Bobbi Brown definitely. It's creamy and long wearing.


----------



## MzzRach (Sep 19, 2008)

I like both formulas a lot.  The BB is definitely long wearing and comes in some great shades.


----------



## sharkbytes (Sep 19, 2008)

the Black Mauve Shimmer is to die for, seriously.  I love it so much!


----------



## ginger9 (Sep 19, 2008)

BB is super expensive in Canada, I didn't find it superior to MAC. I would just get it for the colors that BB offers.

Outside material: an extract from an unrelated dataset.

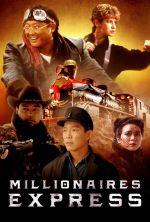 Millionaires Express - 1986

I got the graphite shimmer (I think that's what its call) its a really awesome color.


----------



## Kiss and Makeup (Sep 19, 2008)

I've never tried BB, so I can't contribute there.  If you're finding ANY of your gel eyeliners are drying out too quickly, store them upside down.  It'll help keep the moisture in.


----------



## Corvs Queen (Sep 20, 2008)

Having tried both, I will never, ever use any other gel liner than BB. They are smoother and go on way better. They are creamier and last a long time. Not the Fluidline doesn't last. It's just that I get a lot of skipping and tugging with Fluidline that I don't with BB. Hope that helps some.


----------



## zeroxstar (Sep 20, 2008)

It's iffy to me cause the MAC one is easier to use and doesn't dry as fast, and i feel it stays on the lids as long.. but it cracks out and dries fast then the BB which lasts me forever, so i dunno.. i go back & forth between the two.


----------



## SweetCheeks (Sep 20, 2008)

Bobbi Brown hands down. I use Chocolate Shimmer Ink.


----------